__Goal of the exercise__. Locate each line in the items below that contains the word "brown", and copy those lines.

__Material to process__.
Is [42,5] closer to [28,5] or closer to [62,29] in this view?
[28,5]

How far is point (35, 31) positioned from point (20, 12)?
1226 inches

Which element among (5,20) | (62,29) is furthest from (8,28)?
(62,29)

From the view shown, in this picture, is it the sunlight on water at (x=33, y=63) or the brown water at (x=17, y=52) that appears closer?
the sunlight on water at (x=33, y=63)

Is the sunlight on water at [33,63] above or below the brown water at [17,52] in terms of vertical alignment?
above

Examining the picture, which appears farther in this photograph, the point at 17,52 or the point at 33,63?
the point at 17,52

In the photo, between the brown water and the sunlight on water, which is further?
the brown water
==
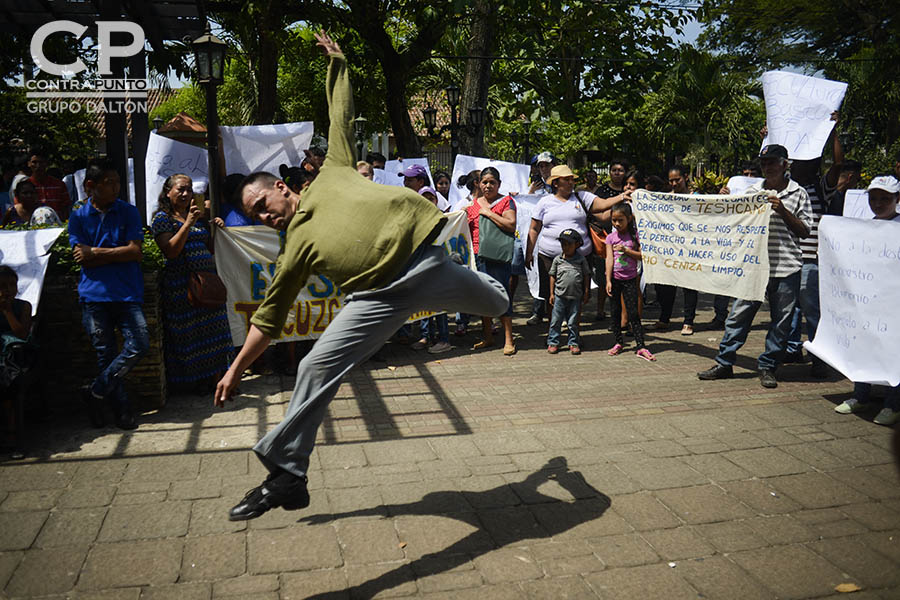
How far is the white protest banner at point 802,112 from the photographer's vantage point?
* * *
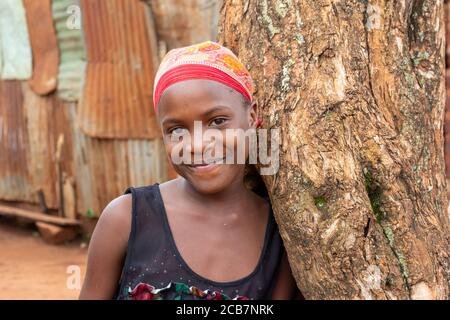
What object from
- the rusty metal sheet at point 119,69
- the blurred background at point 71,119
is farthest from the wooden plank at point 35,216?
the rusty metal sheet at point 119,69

__Written answer__.
From the view shown, in this picture, is it the sunlight on water at (x=33, y=63) or the brown water at (x=17, y=52) that appears closer?
Is the sunlight on water at [33,63] above or below the brown water at [17,52] in terms of vertical alignment?
In the photo, between the brown water and the sunlight on water, which is further?
the brown water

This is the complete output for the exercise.